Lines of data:
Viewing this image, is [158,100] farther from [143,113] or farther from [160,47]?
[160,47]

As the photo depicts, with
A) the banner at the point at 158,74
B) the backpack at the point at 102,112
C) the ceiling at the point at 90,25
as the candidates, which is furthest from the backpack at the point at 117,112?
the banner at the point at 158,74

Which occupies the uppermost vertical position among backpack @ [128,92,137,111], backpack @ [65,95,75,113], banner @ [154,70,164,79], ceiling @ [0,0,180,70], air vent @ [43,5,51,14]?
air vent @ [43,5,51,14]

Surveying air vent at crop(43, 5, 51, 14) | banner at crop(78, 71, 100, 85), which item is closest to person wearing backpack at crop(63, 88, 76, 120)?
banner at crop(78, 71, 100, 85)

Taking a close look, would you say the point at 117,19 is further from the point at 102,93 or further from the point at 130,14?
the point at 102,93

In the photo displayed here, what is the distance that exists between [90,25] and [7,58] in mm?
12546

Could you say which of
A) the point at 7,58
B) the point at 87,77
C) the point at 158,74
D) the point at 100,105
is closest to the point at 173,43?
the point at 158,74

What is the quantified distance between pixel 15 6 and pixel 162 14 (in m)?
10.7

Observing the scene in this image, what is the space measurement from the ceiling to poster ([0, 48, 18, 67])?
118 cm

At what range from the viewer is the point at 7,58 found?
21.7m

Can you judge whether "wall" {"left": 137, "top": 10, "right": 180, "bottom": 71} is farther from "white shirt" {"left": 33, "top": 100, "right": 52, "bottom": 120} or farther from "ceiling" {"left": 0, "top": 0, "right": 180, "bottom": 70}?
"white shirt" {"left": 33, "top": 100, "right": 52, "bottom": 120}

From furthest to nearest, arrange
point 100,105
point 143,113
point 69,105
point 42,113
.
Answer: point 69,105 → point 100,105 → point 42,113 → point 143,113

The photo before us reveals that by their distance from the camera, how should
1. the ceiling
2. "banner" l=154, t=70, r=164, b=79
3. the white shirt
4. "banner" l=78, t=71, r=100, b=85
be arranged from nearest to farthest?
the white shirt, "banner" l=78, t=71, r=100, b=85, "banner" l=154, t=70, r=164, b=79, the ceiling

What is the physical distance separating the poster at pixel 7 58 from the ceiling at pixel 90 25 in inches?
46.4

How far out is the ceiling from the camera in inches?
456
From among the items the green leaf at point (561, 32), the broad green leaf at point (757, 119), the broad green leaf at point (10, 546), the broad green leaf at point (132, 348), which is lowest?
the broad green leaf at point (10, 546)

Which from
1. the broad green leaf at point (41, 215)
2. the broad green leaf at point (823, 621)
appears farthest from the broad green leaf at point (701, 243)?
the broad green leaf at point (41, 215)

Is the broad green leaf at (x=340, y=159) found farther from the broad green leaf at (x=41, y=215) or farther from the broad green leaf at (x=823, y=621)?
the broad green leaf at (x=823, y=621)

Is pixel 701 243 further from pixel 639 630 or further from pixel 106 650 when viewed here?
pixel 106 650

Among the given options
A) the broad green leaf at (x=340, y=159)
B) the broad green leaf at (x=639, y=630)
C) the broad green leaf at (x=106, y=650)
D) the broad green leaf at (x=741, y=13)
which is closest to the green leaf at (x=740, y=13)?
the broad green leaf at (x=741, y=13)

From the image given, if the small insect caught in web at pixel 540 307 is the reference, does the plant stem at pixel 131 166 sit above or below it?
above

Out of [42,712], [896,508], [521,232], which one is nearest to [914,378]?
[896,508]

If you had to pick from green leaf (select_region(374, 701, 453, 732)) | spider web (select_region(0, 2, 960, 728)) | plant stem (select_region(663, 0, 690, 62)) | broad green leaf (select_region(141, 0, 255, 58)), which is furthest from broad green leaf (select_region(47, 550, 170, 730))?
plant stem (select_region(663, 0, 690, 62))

## [Aim of the exercise]
Reproduce the rows above word for word, starting at the line containing "Is the broad" and continuing through the last row, with both ends included.

## [Completed task]
Is the broad green leaf at (x=340, y=159) found farther from the broad green leaf at (x=41, y=215) or farther from the broad green leaf at (x=823, y=621)?
the broad green leaf at (x=823, y=621)

Is pixel 701 243 further from pixel 639 630 or further from pixel 106 650 when viewed here?
pixel 106 650

Among the given options
A) the broad green leaf at (x=340, y=159)
B) the broad green leaf at (x=639, y=630)
C) the broad green leaf at (x=106, y=650)
D) the broad green leaf at (x=741, y=13)
which is closest to the green leaf at (x=740, y=13)?
the broad green leaf at (x=741, y=13)

From the image given, if the small insect caught in web at pixel 540 307 is the reference, does the plant stem at pixel 131 166 sit above or below it?
above

Out of [42,712], [896,508], [521,232], which one is nearest to [914,378]?
[896,508]

If you had to pick from green leaf (select_region(374, 701, 453, 732)) | spider web (select_region(0, 2, 960, 728)) | plant stem (select_region(663, 0, 690, 62)) | broad green leaf (select_region(141, 0, 255, 58)), which is furthest from broad green leaf (select_region(47, 550, 170, 730))?
plant stem (select_region(663, 0, 690, 62))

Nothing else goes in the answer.